[Questions about scene geometry]
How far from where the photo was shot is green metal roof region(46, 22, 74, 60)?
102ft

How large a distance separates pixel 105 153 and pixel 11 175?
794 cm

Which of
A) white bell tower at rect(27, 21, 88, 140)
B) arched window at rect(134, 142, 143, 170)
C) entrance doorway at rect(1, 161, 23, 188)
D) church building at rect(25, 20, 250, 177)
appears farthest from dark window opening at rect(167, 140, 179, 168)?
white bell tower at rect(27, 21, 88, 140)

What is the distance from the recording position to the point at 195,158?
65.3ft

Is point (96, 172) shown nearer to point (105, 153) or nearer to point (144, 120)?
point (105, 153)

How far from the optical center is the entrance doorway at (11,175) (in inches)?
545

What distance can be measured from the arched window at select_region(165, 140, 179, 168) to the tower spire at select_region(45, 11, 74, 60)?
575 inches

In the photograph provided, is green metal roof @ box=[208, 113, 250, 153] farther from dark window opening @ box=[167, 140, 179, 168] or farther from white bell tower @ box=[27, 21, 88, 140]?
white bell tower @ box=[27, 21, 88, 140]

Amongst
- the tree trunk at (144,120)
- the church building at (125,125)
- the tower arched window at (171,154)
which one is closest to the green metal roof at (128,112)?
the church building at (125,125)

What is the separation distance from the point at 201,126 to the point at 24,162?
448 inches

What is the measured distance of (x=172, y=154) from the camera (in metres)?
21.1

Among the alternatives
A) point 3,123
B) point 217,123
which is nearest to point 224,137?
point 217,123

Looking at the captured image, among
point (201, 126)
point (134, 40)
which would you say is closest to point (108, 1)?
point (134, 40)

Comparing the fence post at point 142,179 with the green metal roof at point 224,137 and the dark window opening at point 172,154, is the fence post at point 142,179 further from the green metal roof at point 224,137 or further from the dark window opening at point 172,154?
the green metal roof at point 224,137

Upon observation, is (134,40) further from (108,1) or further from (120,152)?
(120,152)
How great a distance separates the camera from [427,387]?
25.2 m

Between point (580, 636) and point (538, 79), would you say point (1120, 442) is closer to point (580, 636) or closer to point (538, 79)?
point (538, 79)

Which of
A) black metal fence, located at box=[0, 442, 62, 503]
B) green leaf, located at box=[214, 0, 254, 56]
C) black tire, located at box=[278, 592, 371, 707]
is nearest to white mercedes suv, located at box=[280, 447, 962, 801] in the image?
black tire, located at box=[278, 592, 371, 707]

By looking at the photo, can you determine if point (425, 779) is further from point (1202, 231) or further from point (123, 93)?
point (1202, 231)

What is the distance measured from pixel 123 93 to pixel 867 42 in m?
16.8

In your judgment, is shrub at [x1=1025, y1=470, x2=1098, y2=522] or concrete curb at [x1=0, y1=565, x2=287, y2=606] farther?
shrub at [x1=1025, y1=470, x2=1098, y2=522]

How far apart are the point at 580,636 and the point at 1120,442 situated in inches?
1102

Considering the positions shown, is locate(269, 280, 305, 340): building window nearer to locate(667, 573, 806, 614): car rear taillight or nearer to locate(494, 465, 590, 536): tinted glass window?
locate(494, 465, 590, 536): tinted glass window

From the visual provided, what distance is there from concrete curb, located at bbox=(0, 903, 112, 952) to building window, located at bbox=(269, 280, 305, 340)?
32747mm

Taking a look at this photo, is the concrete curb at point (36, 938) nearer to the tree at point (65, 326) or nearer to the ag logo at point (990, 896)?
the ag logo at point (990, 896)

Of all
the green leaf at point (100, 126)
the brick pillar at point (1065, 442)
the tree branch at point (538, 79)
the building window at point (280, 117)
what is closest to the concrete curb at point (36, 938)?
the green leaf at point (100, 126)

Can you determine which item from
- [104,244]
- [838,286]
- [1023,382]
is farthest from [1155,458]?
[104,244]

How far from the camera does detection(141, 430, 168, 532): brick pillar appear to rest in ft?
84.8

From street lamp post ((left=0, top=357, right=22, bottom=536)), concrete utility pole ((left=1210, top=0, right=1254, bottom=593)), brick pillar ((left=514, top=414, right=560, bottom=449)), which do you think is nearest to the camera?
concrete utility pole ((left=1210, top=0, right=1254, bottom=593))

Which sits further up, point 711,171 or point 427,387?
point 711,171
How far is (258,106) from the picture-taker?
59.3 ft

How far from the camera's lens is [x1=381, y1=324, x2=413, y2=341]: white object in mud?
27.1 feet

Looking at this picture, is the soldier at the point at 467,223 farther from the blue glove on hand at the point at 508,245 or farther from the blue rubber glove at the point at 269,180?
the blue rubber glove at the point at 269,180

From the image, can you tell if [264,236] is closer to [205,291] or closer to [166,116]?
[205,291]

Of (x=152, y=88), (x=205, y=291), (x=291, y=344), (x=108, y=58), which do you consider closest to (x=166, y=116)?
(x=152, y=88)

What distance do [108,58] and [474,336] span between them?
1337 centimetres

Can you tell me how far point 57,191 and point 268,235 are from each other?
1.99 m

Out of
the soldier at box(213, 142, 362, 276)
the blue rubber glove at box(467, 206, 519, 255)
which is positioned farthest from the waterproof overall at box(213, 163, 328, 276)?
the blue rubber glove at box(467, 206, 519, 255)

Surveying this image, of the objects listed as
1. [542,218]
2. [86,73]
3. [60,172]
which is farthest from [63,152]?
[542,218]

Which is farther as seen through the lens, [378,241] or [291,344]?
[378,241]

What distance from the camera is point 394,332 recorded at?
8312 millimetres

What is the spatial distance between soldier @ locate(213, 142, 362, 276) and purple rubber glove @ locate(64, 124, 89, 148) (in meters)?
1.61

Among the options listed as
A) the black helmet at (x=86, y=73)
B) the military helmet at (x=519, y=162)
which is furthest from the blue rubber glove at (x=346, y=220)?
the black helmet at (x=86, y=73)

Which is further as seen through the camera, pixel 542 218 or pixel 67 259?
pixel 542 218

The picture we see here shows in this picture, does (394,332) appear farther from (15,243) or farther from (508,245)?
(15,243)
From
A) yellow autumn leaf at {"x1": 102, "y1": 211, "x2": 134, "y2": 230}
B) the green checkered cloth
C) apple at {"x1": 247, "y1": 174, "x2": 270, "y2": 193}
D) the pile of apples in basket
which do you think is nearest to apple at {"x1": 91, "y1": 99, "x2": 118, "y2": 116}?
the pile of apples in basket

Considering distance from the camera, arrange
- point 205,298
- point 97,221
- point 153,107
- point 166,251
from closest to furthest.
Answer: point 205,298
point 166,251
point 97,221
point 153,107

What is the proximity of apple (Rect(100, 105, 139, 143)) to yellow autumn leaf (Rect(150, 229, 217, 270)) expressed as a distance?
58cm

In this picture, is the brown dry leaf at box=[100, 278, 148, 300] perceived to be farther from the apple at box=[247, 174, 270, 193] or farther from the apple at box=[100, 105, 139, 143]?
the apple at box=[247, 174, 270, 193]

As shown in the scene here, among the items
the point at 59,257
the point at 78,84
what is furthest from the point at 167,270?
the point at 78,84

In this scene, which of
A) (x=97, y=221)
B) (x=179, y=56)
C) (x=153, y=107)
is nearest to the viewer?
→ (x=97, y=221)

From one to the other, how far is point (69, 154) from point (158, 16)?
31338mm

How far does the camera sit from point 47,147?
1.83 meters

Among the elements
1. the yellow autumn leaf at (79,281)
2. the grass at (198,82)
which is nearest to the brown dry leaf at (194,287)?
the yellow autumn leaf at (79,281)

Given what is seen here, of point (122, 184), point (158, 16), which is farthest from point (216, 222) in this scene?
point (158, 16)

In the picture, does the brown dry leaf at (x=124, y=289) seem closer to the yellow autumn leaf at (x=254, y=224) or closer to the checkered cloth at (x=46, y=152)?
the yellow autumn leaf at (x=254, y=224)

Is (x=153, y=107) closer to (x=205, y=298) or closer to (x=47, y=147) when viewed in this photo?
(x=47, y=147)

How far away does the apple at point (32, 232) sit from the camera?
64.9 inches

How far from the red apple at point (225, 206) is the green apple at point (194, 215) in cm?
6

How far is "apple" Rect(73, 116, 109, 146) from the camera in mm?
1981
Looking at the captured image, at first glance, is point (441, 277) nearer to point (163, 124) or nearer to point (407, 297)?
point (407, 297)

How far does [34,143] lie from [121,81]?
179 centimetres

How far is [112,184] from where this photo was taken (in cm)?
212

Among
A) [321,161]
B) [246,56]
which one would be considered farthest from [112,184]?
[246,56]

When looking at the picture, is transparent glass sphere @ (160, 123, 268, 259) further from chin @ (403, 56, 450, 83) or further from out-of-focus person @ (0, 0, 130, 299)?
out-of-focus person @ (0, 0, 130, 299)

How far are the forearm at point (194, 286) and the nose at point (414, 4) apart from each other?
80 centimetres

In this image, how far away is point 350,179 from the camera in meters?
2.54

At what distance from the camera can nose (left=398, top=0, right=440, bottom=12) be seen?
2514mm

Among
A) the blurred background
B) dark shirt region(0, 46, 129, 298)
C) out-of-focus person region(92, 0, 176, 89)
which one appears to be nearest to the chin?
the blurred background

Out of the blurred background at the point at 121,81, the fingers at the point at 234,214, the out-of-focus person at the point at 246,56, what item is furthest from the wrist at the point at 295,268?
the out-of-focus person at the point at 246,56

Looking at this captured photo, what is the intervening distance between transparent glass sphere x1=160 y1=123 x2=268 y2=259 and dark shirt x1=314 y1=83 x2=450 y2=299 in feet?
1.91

• **Task goal**:
Each line from the one with "In this image, how" through the last line of the records must be written out word for word. Include nothing else.

• **Completed task**:
In this image, how far away is point 350,179 from the camera in meters?
2.54

At what distance from the camera can nose (left=398, top=0, right=440, bottom=12) be seen?
2514mm

Among
A) the blurred background
B) dark shirt region(0, 46, 129, 298)
C) out-of-focus person region(92, 0, 176, 89)
which one appears to be nearest to the chin?
the blurred background

Out of the blurred background at the point at 121,81, the fingers at the point at 234,214, the out-of-focus person at the point at 246,56, what item is furthest from the wrist at the point at 295,268?
the out-of-focus person at the point at 246,56

Looking at this captured photo, what is the intervening distance between transparent glass sphere x1=160 y1=123 x2=268 y2=259 and dark shirt x1=314 y1=83 x2=450 y2=299 in feet?
1.91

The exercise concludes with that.